* START DOCUMENT PASSAGE *

BANQUET OF LIFE AND OF HOPE.
October 15, 2023.
Twenty-eighth Sunday in Ordinary Time – A.
“On this mountain the Lord of hosts will provide for all
peoples a feast of rich food and choice wines…” Is 25:6
A Kikuyu proverb says: “Every feast has its guest of honor.”
And a Hebrew proverb adds: “A guest who comes empty-handed does not deserve a
warm welcome.”
Arriving in the Philippines, back in 2014, one beautiful
frame in the dining room of our Seminary of Montalban caught my attention. It
is the famous "Hapag ng Pag-asa", transliterated, as "table of
hope". The singularity of this frame is that it portrays the Last Supper
of the Lord but with very special guests. Not the Twelve Apostles as we traditionally
see it, but with poor boys and girls that the age goes between 4 to 14 years.
Looking closely, the twelve guests of the Lord are squatters. That gives all
the meaning of the frame as the table of hope, a banquet where the less
fortunate find a room and a companion. This tells us also that with the Lord,
there is always new hope. That, despite the despair and poverty that surrounds
us, we should not give up but still carry on our lives and hope for a better
future.
Today's first reading comes to assure us of this future. The
Prophet Isaiah announced what the Lord was about to do for his people.
"LORD of hosts will provide for all peoples a feast of rich food and
choice wines, juicy, rich food and pure, choice wines." Not only will God
provide for the material needs of his people, but he also will bring them
peace, solace, freedom, and consolation. he will destroy the veil that veils
all peoples, destroy death forever, wipe away the tears from every face, and
remove the reproach of his people... This is a great prophecy of hope. For, the
Lord will save his people. As we heard last Sunday, they are his possession. No
matter their sin, no matter our sins, we belong to him. And God cares for what
belongs to him.
In the Gospel, the Lord Jesus takes on the image of the
banquet, a great wedding feast to which the Lord has sent the invitation to
all. There is, however, another trick in today's parable, like all the other
parables about God's kingdom. First, it seems the invitation was given to
exclusive guests. It seems the Lord was referring to the children of Israel and
their leaders. They were the guests of honor. Many of them were invited. But
sadly, as we can read and hear from the Lord, there was a refusal. All of the
invited guests refuse to come, with many arguments and reasons. As says the
dictum, "When you want something, there is a way. When you do not want,
there is a reason."
The Lord, however, did not stop at their first rejection of
his invitation. He will make a second attempt. He tried to explain to them the
content of his menu, some choicest exotic food. But again, regrettably, the
expected guests will ridicule the messengers, treat them ruthlessly, and
mistreat and kill the king's servants. This will have the consequence of
enraging the King.
Looking closely, it is the history of Israel that is
presented, the way God made them his guests of honor, but also how they treated
the prophets he sent them. In his wrath, the Lord gave them over to their
adversaries. They experienced the Babylonian and later on Persian exile.

* END DOCUMENT PASSAGE *

SHORT PROBLEM: Please transcribe the passage of the banquet reflection above between "Twenty-eighth Sunday in" and "to 14 years.", inclusive.

* START DATASET EXTRACT *

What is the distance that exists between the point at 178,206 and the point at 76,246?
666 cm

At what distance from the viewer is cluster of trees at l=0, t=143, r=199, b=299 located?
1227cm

* END DATASET EXTRACT *

SOLUTION FOR THIS TASK:
Twenty-eighth Sunday in Ordinary Time – A.
“On this mountain the Lord of hosts will provide for all
peoples a feast of rich food and choice wines…” Is 25:6
A Kikuyu proverb says: “Every feast has its guest of honor.”
And a Hebrew proverb adds: “A guest who comes empty-handed does not deserve a
warm welcome.”
Arriving in the Philippines, back in 2014, one beautiful
frame in the dining room of our Seminary of Montalban caught my attention. It
is the famous "Hapag ng Pag-asa", transliterated, as "table of
hope". The singularity of this frame is that it portrays the Last Supper
of the Lord but with very special guests. Not the Twelve Apostles as we traditionally
see it, but with poor boys and girls that the age goes between 4 to 14 years.